Pages

Saturday, 1 December 2018

Former US President George HW Bush Dead At 94

Former President George H.W. Bush dead at the age of 94 
George Herbert Walker Bush (left at his 1989 inauguration, main in 2013) died at 10.10pm CT on Friday at his home in Houston, his office confirmed in a statement. The statement did not specify the cause of death, but Bush had a form of Parkinson's disease and had been hospitalized several times for pneumonia and other infections in recent years. Days before his death, Bush was reportedly hospitalized with low blood pressure. The World War II hero, who presided over the final days of the Cold War and the crackup of the Soviet Union, died less than eight months after the April death of his wife of more than 70 years, Barbara (with him right). Bush's eldest son George W. Bush (with him inset), the 43rd president, reacted to his father's passing in a statement on behalf of his siblings, saying: 'Jeb, Neil, Marvin, Doro and I are saddened to announce that after 94 remarkable years, our dear Dad has died.'

George H.W. Bush, America's 41st president, died on Friday at his home in Houston age 94. He is seen above in 2013

'George H.W. Bush was a man of the highest character and the best dad a son or daughter could ask for. The entire Bush family is deeply grateful for 41's life and love, for the compassion of those who have cared for and prayed for Dad, and for the condolences of our friends and fellow citizens,' the younger Bush added.

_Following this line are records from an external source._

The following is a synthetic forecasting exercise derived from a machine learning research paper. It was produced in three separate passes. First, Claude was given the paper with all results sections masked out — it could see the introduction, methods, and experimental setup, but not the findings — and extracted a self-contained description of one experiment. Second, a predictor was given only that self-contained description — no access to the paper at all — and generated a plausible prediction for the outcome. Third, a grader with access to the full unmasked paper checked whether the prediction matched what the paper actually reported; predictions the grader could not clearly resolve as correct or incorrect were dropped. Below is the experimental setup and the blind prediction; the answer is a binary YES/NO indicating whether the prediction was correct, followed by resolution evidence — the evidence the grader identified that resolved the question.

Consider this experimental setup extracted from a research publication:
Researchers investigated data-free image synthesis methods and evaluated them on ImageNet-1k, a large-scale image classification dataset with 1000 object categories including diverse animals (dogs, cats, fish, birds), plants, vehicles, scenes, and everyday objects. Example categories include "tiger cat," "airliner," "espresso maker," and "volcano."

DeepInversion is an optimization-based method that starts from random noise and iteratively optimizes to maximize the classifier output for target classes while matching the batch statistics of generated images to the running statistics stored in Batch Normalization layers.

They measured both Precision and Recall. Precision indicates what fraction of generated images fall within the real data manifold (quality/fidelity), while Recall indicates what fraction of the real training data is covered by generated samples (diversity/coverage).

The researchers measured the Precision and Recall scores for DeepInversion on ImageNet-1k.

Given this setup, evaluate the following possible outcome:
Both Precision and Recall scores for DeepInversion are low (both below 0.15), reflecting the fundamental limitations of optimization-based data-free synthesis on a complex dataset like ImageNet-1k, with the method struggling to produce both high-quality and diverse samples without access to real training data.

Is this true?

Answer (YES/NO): NO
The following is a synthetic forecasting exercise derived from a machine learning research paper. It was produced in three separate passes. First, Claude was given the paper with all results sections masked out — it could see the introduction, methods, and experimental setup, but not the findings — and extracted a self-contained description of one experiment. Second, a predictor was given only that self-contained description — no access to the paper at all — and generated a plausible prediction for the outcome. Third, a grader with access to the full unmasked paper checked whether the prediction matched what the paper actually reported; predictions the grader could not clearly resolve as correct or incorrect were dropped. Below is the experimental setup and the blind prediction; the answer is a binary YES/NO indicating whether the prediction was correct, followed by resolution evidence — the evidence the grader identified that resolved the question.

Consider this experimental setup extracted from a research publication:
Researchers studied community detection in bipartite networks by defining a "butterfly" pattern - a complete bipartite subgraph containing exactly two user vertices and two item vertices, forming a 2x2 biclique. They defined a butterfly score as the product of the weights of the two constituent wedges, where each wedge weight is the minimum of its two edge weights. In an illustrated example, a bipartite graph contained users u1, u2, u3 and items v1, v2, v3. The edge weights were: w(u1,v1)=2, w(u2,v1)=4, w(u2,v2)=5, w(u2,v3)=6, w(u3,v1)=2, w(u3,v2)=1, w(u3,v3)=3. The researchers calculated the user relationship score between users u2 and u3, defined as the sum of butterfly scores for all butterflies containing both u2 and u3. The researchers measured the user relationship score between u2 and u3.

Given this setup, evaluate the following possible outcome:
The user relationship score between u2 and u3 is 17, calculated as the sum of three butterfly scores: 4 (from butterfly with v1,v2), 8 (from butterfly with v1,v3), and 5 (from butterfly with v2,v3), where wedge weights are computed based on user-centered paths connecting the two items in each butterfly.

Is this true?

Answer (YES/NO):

Brent Scowcroft, the national security adviser during Bush's presidency, said: 'The world has lost a great leader; this country has lost one of its best; and I have lost one of my dearest friends. I am heartbroken.'

President Donald Trump and First Lady Melania also paid tribute to Bush in a statement.

'Through his essential authenticity, disarming wit, and unwavering commitment to faith, family, and country President Bush inspired generations of his fellow Americans to public service - to be, in his words, 'a thousand points of light' illuminating the greatness, hope, and opportunity of America to the world,' the statement said.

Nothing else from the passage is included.